::: Page excerpt :::

Land, and the way it is governed in Laos, reflects its central positioning for the country's socio-economic development and how the state views it predominantly as an economic asset and extractive resource. Increasing commodification of land and other natural resources has also manifested in the state's territorialization approach and strategies that have sought to reorder relationships between people, land, and the natural environment in ways that facilitate state aims of political control while also promoting economic development. Since the country's independence in 1975, the state has been focusing on various policies to sustain, expand and strengthen its political control. These policies include internal resettlement (Baird and Shoemaker 2005; Évrard and Goudineau 2004; Ponce, this volume), land use planning and land allocation programme (Lestrelin 2010; Rigg 2005), as well as various forms of land commodification through the granting of state land concession (Kenney-Lazar, Dwyer, and Hett 2018; Kenney-Lazar 2019).

In this chapter, we look at the interplay between the state's territorialization approach and strategies and the (re)shaping of frontier dynamics which (un)make the Lao uplands (Kramp, Suhardiman, and Keovilignavong 2020). Rasmussen and Lund (2018) have advocated for a bifocal perspective of territorialization and frontier dynamics, making visible their interplay in (re)configuring space, property relations and institutional arrangements. Both concepts have been used by scholars to analyse and discuss the transformations of upland areas across Southeast Asia (Barney 2009; Diepart and Sem 2018; Hall, Hirsch, and Li 2011). Scholars have also shown how territorial politics shape institutional structures (Bolleyer 2018; Keating 2018) and public policies (Agnew and Mantegna 2018). In Laos, and the region in general, state's territorialization approaches and the (re)shaping of frontier dynamics are most apparent in how states “divide their territories into complex and overlapping political and economic zones, rearrange people and resources within these units, and create regulations delineating how and by whom these areas can be used” (Vandergeest and Peluso 1995, p. 387).

:::

#### Requirements
(1) Pick out each line of the listing that contains the string "JSON", matching upper and lower case exactly.
(2) Carry on the passage on land in Laos, starting after its last sentence.
The passage on land in Laos and the listing after it come from unrelated sources.

::: Information shown :::

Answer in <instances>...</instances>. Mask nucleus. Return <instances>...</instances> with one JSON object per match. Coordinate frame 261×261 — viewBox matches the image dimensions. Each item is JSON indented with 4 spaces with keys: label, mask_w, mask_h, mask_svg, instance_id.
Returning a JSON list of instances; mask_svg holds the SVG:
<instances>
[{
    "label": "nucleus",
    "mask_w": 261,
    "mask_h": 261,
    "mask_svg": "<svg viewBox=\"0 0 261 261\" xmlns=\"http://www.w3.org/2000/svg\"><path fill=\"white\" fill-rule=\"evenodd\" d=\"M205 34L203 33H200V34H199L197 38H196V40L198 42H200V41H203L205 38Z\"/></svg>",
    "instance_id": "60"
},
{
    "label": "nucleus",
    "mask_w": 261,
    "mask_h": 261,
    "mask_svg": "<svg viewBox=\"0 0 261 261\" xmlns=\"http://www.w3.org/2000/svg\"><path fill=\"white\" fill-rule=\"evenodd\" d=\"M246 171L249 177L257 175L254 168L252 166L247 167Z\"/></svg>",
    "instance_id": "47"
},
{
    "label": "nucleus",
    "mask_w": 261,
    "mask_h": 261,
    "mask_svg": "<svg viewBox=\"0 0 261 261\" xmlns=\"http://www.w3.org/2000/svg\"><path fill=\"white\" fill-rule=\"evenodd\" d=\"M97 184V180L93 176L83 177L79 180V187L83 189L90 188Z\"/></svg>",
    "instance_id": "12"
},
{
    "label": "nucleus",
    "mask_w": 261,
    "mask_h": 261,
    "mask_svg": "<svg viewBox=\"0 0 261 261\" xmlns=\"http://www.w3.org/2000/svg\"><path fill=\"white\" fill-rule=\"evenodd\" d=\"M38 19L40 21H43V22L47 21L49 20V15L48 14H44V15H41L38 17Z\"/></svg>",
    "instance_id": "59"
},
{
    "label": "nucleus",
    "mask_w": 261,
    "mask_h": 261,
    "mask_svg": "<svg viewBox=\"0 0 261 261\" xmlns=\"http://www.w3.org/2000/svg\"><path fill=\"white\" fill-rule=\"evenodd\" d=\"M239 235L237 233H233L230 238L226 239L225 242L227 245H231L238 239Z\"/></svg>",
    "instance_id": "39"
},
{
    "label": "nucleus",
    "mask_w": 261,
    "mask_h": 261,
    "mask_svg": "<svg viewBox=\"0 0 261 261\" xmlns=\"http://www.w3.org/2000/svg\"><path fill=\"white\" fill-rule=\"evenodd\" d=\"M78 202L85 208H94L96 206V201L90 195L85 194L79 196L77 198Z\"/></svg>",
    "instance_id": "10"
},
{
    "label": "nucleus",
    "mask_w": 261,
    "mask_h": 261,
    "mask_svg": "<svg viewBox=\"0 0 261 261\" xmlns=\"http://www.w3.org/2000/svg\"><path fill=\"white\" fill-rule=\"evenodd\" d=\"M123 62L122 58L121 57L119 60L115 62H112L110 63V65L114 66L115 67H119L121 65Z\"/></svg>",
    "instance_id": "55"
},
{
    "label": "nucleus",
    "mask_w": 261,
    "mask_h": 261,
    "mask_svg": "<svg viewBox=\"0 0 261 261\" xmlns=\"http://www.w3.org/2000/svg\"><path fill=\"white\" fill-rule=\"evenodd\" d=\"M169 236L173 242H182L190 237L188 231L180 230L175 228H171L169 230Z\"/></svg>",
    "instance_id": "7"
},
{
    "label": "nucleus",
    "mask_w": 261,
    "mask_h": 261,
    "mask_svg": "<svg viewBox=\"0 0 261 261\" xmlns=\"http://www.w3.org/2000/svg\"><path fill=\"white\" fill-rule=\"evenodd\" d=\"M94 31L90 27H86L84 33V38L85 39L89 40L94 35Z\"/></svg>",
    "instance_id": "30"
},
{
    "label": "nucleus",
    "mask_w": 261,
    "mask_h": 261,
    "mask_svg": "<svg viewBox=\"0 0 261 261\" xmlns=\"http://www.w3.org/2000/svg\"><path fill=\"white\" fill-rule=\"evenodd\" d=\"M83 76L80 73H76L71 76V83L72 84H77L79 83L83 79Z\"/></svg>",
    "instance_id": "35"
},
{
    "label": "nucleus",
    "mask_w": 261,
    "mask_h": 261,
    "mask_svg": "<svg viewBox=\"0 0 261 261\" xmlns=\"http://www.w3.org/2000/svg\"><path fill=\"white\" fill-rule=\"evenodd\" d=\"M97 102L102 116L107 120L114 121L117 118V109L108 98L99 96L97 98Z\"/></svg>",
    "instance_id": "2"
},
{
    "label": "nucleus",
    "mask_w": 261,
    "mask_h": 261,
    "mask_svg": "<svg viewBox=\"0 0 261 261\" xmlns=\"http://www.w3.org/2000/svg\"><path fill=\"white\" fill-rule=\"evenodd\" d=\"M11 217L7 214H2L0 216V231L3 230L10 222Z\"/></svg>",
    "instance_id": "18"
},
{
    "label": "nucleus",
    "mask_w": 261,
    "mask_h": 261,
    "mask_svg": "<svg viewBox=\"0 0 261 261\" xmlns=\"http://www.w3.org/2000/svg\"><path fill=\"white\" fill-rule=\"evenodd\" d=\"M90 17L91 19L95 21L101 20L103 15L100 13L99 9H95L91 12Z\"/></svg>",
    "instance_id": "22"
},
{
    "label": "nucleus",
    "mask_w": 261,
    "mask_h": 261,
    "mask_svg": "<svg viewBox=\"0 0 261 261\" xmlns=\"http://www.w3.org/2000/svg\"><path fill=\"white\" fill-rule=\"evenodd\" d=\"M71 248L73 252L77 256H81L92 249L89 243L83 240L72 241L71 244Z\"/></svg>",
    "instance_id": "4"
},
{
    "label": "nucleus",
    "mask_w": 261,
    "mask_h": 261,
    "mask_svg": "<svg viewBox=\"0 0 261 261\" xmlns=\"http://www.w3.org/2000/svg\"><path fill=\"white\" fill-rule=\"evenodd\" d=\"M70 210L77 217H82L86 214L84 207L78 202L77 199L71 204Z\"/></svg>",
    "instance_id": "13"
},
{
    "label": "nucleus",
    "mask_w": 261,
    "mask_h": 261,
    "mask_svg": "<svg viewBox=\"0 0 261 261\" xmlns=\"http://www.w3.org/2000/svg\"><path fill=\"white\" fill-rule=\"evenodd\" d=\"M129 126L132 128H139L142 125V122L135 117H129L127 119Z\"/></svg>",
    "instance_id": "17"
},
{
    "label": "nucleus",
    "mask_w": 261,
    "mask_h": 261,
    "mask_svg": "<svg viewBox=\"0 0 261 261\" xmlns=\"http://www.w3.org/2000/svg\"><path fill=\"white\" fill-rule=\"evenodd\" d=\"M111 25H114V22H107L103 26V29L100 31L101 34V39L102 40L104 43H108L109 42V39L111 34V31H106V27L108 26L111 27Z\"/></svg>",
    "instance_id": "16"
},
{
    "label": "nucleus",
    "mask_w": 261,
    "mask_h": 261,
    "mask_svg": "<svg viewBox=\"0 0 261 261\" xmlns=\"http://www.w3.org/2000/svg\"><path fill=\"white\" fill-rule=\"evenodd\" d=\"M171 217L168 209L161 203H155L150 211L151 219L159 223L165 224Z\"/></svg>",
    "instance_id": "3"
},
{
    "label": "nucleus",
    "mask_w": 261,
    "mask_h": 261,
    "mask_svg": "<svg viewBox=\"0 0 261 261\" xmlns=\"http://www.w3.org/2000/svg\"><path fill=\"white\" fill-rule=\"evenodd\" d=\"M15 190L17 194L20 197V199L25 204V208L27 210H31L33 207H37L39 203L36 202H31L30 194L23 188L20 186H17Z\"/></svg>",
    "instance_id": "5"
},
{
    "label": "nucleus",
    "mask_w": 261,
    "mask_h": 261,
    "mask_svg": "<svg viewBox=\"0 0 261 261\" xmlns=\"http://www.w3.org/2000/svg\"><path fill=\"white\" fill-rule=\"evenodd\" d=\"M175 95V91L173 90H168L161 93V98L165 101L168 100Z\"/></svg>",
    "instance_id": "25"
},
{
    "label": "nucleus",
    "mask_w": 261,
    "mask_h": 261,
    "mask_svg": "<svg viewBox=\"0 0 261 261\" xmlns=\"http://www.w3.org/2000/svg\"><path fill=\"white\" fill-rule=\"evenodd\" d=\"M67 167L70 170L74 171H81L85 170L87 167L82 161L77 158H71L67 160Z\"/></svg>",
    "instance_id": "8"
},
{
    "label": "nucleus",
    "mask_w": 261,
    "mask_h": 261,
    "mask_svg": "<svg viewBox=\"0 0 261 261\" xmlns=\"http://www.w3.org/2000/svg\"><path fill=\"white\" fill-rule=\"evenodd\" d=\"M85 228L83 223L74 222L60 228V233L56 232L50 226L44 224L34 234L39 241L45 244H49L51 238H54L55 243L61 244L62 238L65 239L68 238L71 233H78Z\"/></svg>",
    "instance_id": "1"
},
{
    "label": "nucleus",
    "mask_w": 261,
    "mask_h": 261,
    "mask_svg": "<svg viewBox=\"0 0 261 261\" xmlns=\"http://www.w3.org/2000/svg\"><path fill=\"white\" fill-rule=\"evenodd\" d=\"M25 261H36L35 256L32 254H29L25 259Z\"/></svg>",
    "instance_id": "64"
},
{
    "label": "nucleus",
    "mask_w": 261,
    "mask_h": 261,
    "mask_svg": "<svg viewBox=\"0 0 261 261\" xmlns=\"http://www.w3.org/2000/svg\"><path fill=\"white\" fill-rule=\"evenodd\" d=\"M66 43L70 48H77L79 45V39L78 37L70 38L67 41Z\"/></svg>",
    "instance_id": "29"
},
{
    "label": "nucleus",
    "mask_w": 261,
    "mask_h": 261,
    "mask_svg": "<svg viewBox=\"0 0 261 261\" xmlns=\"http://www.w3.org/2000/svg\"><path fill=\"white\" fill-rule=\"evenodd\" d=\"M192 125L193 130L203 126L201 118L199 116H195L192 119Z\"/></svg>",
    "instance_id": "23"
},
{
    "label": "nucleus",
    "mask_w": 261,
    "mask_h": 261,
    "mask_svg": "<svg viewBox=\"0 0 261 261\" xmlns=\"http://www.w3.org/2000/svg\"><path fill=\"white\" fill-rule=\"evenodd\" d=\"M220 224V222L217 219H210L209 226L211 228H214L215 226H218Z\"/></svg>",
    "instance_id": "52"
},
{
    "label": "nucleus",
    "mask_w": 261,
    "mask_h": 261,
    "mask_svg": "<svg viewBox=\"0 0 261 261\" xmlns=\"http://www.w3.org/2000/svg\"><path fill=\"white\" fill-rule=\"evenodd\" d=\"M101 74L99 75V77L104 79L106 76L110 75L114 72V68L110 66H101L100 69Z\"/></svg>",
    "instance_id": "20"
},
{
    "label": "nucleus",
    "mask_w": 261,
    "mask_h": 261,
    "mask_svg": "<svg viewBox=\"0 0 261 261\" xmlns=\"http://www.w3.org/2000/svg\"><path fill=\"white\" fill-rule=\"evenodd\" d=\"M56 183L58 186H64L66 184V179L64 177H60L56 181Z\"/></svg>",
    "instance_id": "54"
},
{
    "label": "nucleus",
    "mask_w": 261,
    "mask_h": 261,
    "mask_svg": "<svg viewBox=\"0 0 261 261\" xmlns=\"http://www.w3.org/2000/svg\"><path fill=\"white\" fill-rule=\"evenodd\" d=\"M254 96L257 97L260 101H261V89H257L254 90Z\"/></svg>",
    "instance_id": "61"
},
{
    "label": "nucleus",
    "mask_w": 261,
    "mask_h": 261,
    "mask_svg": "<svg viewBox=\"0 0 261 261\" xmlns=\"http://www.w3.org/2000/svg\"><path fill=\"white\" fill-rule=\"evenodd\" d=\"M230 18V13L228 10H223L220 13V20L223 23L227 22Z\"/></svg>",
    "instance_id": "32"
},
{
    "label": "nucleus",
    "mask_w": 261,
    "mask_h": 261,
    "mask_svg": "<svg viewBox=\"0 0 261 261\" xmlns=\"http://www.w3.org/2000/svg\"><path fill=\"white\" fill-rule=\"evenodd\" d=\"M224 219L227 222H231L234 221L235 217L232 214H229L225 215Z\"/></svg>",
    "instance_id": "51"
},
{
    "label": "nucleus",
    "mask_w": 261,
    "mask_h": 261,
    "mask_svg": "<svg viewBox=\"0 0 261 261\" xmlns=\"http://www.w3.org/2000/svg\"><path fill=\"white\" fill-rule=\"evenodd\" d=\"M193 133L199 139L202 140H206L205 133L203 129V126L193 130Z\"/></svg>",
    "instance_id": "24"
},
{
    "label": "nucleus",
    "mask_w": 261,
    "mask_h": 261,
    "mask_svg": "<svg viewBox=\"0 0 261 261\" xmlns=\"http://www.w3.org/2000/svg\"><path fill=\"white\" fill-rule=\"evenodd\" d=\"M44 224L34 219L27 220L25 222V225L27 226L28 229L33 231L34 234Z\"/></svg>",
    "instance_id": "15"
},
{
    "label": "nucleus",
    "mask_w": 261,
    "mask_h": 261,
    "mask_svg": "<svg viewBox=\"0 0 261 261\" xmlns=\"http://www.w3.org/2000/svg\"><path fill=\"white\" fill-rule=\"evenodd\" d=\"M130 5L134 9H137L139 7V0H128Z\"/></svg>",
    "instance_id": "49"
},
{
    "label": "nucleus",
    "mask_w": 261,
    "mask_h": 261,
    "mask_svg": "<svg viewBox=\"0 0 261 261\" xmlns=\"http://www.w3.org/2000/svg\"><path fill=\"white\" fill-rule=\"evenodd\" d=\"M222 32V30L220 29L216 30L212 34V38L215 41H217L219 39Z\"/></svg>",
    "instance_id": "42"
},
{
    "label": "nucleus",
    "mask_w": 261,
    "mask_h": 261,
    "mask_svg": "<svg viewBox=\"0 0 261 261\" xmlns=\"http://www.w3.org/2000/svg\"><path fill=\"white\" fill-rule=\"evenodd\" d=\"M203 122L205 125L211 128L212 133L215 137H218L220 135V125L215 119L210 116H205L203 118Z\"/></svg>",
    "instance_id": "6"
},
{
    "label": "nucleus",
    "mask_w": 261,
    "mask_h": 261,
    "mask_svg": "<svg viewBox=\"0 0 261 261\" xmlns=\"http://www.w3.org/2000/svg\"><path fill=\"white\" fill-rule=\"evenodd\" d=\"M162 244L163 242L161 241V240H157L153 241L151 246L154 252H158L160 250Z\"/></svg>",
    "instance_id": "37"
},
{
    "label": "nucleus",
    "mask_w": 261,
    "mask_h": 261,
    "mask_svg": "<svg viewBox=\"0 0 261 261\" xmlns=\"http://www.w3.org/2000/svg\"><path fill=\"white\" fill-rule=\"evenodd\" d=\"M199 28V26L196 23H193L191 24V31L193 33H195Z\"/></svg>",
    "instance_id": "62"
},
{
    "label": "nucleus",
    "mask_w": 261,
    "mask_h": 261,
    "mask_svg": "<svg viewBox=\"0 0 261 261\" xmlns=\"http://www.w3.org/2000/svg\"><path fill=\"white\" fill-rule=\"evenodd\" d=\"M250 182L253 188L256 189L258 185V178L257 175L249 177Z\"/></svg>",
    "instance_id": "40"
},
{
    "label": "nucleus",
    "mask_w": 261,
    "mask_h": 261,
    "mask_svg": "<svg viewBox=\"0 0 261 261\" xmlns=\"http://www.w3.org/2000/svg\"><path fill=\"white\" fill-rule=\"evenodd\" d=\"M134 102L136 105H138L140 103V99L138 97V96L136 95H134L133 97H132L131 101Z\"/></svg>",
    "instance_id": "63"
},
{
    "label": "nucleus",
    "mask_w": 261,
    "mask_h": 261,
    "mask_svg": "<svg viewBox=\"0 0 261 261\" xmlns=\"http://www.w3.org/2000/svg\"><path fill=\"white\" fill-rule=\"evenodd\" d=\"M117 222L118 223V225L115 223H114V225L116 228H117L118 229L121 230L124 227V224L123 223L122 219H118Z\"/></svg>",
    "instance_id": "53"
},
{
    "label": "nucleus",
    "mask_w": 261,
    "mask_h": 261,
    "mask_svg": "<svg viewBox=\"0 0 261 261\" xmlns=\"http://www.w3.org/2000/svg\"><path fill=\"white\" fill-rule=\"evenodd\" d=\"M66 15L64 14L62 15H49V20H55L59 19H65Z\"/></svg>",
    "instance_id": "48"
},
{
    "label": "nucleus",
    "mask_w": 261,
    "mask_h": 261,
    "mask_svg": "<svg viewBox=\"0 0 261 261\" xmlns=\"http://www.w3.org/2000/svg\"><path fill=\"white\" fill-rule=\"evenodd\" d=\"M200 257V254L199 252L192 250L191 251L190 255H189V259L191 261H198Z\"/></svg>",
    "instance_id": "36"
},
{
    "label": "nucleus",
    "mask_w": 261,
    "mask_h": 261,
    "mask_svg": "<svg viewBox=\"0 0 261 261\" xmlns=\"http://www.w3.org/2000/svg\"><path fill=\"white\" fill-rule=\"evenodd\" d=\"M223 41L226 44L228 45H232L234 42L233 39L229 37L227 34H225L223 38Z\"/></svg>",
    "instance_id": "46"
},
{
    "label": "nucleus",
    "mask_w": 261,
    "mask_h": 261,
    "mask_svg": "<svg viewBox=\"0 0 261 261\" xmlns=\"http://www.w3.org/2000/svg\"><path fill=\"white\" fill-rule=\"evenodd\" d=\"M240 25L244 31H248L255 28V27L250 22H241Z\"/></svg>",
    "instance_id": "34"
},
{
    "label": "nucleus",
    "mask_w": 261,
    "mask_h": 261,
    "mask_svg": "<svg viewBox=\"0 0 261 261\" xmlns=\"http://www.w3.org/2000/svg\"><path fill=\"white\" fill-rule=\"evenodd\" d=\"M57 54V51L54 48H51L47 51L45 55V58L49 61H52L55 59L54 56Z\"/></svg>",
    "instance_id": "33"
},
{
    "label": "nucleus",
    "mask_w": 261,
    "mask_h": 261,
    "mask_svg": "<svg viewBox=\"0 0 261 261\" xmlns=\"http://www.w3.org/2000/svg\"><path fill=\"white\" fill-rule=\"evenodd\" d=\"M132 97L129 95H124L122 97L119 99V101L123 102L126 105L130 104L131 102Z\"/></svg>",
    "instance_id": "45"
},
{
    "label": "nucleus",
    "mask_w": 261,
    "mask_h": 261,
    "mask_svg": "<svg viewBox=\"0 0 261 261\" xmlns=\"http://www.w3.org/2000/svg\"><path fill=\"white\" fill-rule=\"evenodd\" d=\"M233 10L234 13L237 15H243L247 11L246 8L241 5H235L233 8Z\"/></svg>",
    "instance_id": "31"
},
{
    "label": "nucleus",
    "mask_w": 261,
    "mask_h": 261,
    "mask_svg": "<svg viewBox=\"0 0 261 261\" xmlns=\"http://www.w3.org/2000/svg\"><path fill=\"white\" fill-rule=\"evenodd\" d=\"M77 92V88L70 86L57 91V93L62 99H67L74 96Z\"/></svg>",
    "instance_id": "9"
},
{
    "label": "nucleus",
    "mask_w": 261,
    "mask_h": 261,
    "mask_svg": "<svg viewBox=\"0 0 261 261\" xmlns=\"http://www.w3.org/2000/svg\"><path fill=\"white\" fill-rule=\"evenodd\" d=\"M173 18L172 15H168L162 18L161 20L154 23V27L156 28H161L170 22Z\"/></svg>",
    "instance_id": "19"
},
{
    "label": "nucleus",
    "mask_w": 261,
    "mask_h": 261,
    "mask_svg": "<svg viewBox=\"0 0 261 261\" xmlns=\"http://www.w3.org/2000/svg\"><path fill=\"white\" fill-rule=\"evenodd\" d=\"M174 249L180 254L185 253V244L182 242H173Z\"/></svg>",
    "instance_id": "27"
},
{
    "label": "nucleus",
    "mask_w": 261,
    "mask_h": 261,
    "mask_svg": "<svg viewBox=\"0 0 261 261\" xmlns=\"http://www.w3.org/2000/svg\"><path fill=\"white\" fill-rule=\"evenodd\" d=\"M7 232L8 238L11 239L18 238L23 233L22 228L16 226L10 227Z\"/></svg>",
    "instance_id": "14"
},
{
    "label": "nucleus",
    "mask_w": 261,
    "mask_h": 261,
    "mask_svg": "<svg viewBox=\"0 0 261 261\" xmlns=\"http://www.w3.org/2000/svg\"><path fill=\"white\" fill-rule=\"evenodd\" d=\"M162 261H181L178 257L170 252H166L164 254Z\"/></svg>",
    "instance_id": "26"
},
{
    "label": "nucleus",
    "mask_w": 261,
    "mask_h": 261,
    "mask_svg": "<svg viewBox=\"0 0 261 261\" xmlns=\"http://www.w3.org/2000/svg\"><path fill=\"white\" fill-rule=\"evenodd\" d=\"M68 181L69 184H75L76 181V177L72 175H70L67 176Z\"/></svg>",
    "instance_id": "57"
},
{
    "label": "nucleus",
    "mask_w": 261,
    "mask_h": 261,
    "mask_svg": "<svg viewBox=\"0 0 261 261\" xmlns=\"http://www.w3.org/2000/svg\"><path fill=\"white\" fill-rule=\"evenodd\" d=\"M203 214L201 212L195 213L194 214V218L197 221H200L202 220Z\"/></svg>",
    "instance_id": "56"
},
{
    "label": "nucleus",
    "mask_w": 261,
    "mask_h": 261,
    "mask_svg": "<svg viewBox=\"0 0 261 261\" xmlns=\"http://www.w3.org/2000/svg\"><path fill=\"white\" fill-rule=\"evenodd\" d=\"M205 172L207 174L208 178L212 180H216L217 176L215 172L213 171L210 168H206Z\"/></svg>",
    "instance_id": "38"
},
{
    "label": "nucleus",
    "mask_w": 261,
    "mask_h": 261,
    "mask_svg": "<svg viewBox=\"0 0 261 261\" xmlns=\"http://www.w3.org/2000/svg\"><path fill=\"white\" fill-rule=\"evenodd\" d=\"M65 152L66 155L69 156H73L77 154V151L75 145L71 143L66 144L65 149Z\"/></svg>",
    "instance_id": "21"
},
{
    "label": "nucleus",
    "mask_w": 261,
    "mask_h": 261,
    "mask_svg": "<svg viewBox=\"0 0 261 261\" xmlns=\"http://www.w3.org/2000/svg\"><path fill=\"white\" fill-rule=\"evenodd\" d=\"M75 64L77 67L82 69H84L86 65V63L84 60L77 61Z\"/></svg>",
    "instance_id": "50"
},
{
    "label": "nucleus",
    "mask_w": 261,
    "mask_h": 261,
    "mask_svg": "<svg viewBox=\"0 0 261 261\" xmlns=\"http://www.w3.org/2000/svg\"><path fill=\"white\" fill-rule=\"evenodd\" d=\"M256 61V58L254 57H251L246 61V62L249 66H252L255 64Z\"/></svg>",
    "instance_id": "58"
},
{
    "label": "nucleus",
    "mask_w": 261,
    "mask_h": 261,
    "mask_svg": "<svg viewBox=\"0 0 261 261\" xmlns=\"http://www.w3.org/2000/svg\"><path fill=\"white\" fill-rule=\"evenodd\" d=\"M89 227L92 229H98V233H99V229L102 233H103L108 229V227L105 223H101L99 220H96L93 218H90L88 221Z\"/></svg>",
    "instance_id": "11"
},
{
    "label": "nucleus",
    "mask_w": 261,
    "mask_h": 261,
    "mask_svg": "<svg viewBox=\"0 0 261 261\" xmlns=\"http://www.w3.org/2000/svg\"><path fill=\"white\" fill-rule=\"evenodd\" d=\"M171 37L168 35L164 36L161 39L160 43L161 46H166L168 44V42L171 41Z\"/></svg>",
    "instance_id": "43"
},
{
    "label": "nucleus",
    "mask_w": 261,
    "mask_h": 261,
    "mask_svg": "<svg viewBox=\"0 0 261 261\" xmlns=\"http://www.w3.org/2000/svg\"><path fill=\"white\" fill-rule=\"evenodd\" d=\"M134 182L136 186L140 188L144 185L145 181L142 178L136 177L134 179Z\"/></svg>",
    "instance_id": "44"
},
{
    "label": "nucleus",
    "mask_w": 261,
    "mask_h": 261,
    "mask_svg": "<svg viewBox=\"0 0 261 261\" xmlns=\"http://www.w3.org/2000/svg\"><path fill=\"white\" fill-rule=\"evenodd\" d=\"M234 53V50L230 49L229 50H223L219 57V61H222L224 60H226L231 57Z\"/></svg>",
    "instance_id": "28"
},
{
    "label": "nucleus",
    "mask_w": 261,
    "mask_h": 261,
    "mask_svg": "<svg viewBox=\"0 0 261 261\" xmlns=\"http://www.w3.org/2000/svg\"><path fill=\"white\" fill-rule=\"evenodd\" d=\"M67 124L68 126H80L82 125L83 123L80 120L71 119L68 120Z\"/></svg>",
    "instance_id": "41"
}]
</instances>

:::

#### Responses to the exercise
(1)
Answer in <instances>...</instances>. Mask nucleus. Return <instances>...</instances> with one JSON object per match. Coordinate frame 261×261 — viewBox matches the image dimensions. Each item is JSON indented with 4 spaces with keys: label, mask_w, mask_h, mask_svg, instance_id.
Returning a JSON list of instances; mask_svg holds the SVG:

(2)
Building on these works, we identify two venues where new frontier spaces emerged and took shape: policy formulation processes and programme implementation. First, we show how the process of (re)creating space, or the unfolding of frontier dynamics, has entered policymaking arenas drawing on the case of the national master plan on land allocation (NMPLA) formulation process.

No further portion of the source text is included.